-------- Supplied passage --------
Reviews:
Film.com:
In this accomplished, ambitious, and great-looking film the same lessons are
taught about tolerance and decency that have been learned from an array of
children's literature...The Basket boasts a talented cast and excellent production values.
Peter Coyote is convincing as the interesting new stranger in town, an honorable man who
may have a dark secret...
Boxoffice Magazine:
"Director Rich Cowan gets bravura performances from cast and crew, aided in no small
way by the gorgeous camera work of Don Heigh... The always interesting Peter Coyote is a
new teacher in a one-roomed school in the rolling farmlands of Washington state."
Dallas Morning News:
"Mr. Coyote delivers a strong, understated performance."
Sacramento Bee:
"'The Basket' may be a sugar-cured family film, but it has a certain
spunk to it as it quietly lectures on the senselessness of both war and
prejudice... Peter Coyote, actor and activist, has been making movies
for about 20 years now, but he's somehow remained ageless. If you
compare the performance he gave 17 years ago as Mary Steenburgen's
second husband in 'Cross Creek' - Martin Ritt's 1983 biopic of writer
Marjorie Kinnan Rawlings - with the one he gives in his latest film,
'The Basket,' you'll see he hasn't changed. He may even be utilizing the
same period wardrobe for the new movie. Maybe it's because his demeanor
and appearance make it easy for Coyote to slip into the past. He's
certainly the only contemporary actor who can get away with parting his
hair in the middle."
Los Angeles Times:
"The Basket holds a jumble of things. There's the Great War. There's opera.
--------
## Written problem 1
In the reviews of The Basket, whose camera work does Boxoffice Magazine call gorgeous?
## Written problem 2
Write the next few sentences of the reviews of The Basket, picking up after their final sentence.
The entries after this point are not needed for anything asked here.
-------- Listed entries --------
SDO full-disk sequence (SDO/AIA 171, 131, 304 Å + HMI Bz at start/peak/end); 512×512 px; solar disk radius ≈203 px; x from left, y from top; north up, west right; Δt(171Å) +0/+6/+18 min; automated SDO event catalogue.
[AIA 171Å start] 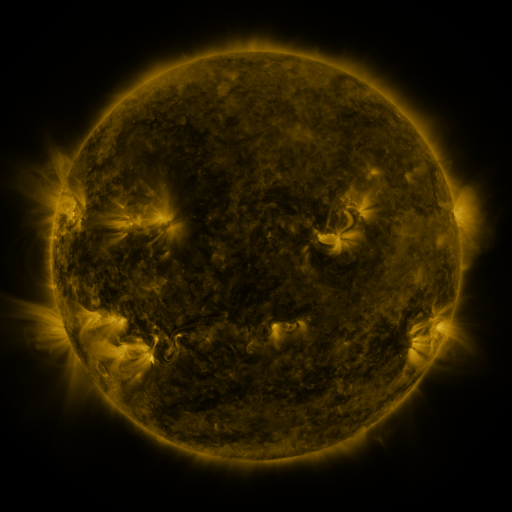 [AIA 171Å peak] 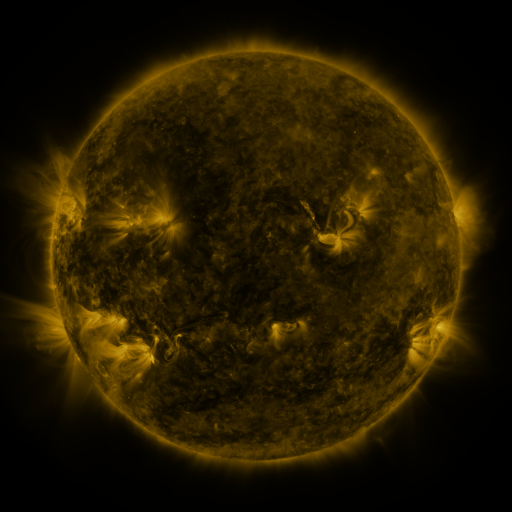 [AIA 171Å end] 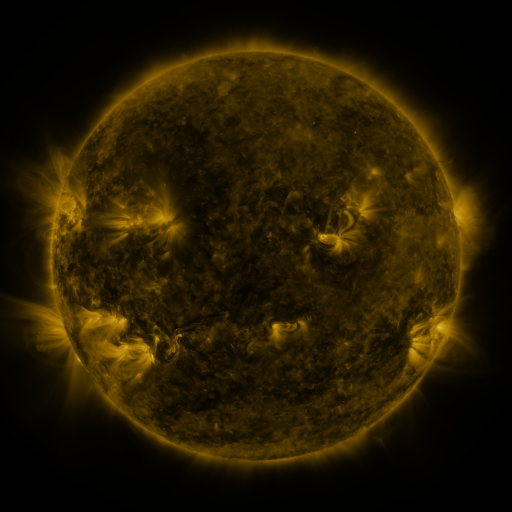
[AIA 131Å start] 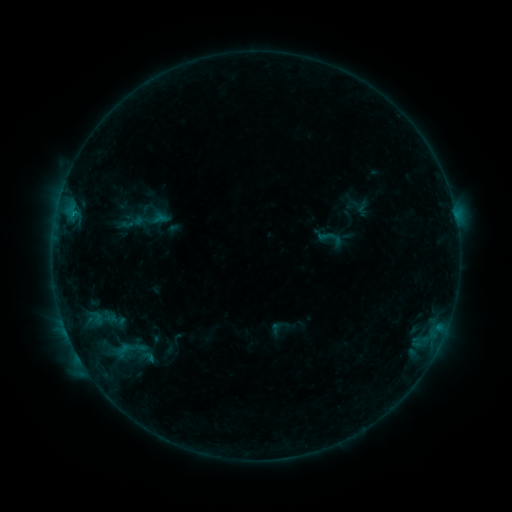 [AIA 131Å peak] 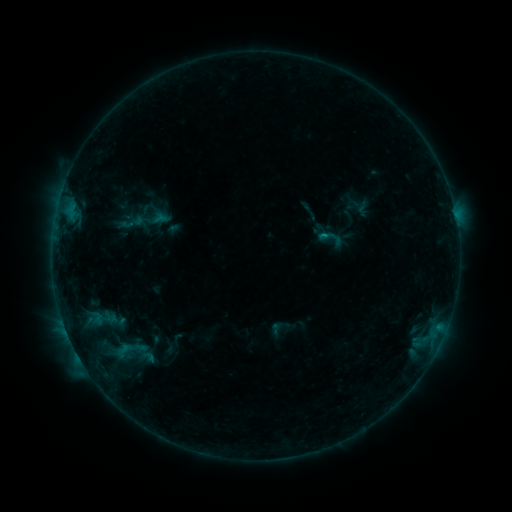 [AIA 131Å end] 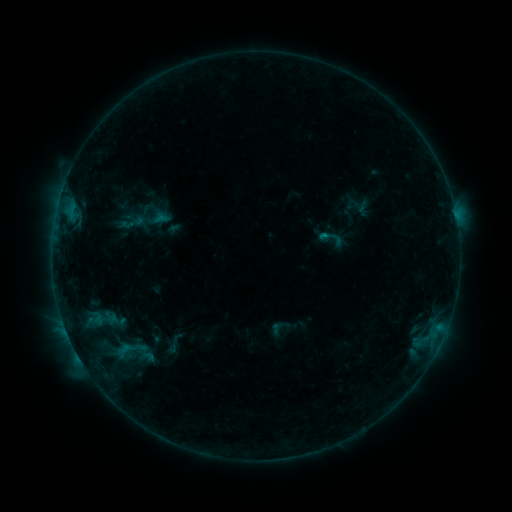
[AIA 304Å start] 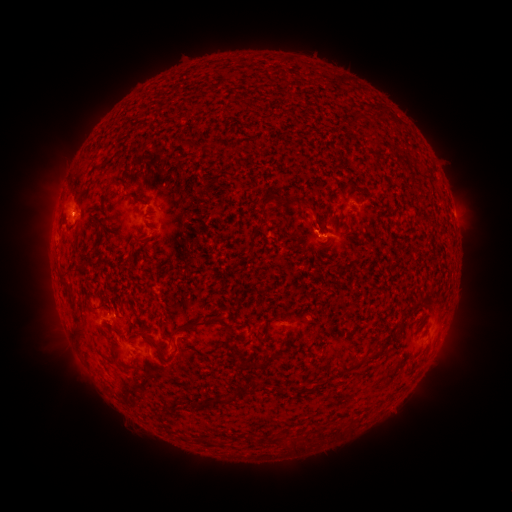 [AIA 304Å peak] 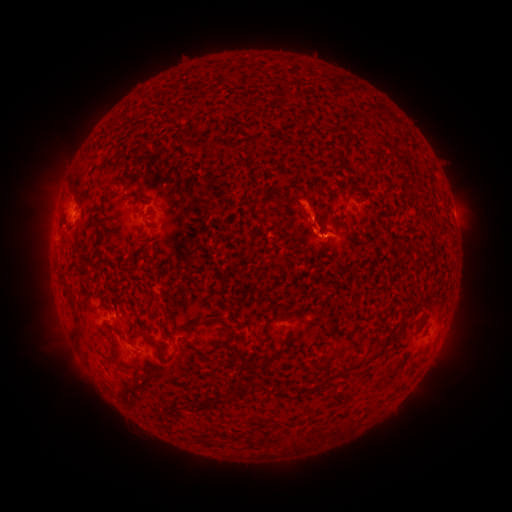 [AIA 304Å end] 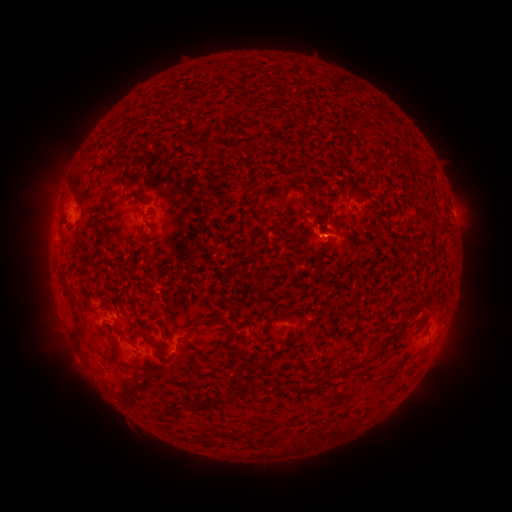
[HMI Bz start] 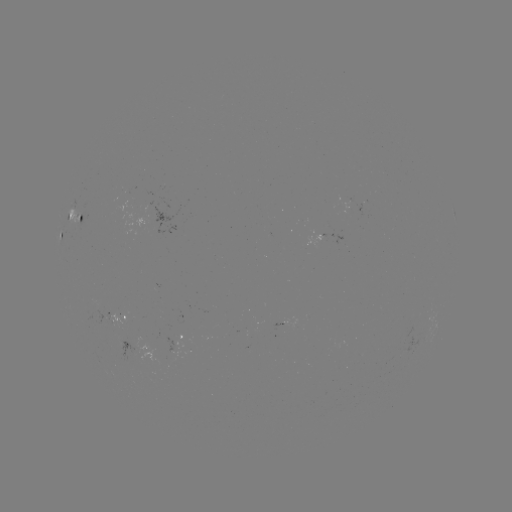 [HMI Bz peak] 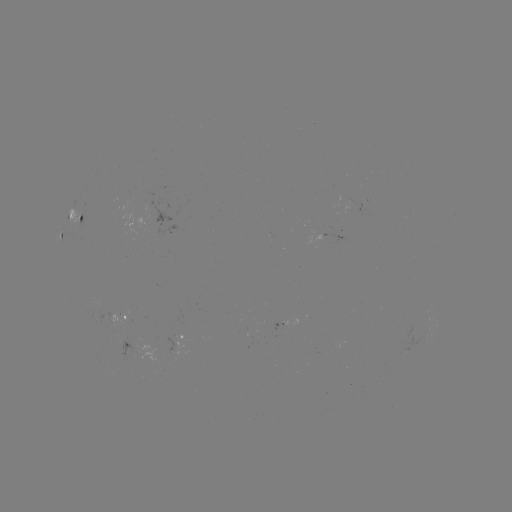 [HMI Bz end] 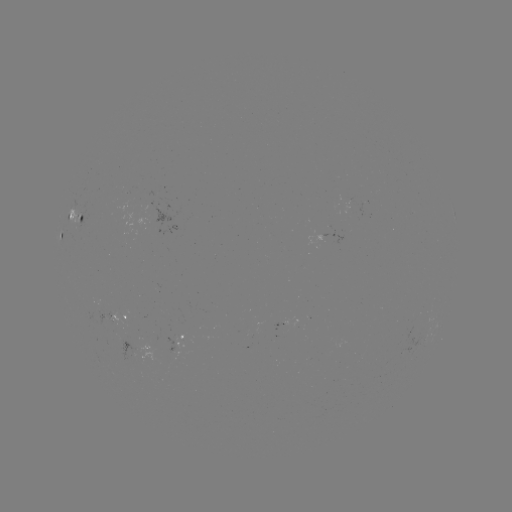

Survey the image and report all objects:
eruption: (308, 204)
--------
## Task output 1
Don Heigh's

## Task output 2
There's forbidden love. And then there's this strange new game called basketball. It's a
lot, yes, but by and large, The Basket carries it off." (Read interview with Coyote by Susan King)
Seattle Times:
"Peter Coyote is shrewdly cast as an inspirational schoolteacher and basketball
coach."
San Francisco Chronicle:
"Peter Coyote has the plum role of a schoolteacher from Boston, who comes to this
provincial backwater - a rural suburb of Spokane - bringing new ideas, new games and a new
phonograph... Coyote is the best part of the show, bringing wisdom and authority to the
role."
Film Critic Robert Blatzer:
"Coyote is excellent in a role that could easily have been
overplayed, bringing a charm and sophisticated bite to his Conlon."
The Spokesman's Review:
"Heigh has a way of making wheat stubble look like something out
of an Andrew Wyeth painting...
And Coyote and Allen are consummate actors, their one scene together being the
film's high point."
Film Critic Steve Rhodes:
"Rich Cowan's 'The Basket" is a simple and poetic film whose
magic comes from many sources, particularly two beautifully understated
performances by Peter Coyote and Karen Allen."
Arkansas Democrat-Gazette:
"A couple of very pleasing performances and some truly wonderful
cinematography. Karen Allen lends a surprising gravity to the film with
her dignified yet completely natural portrayal of a conflicted
housewife. Coyote manages to come across as a weary yet amiable rogue
looking for redemption in the country’s backwater."
Peoria Journal Star:
"What's most amazing about 'The Basket' - more so than the virtual
absence of ''offensive'' material - is how unabashedly innocent its tone
is. The scenes in which Coyote narrates the opera are particularly
affecting."
Wilmington Star -News:
"Coyote (the Keys Guy who chased our little alien pal in E.T.)
delivers by far the most interesting performance in the movie."
Augusta Chronicle:
"Beautifully shot and featuring charming and understated
performances by Peter Coyote and Karen Allen."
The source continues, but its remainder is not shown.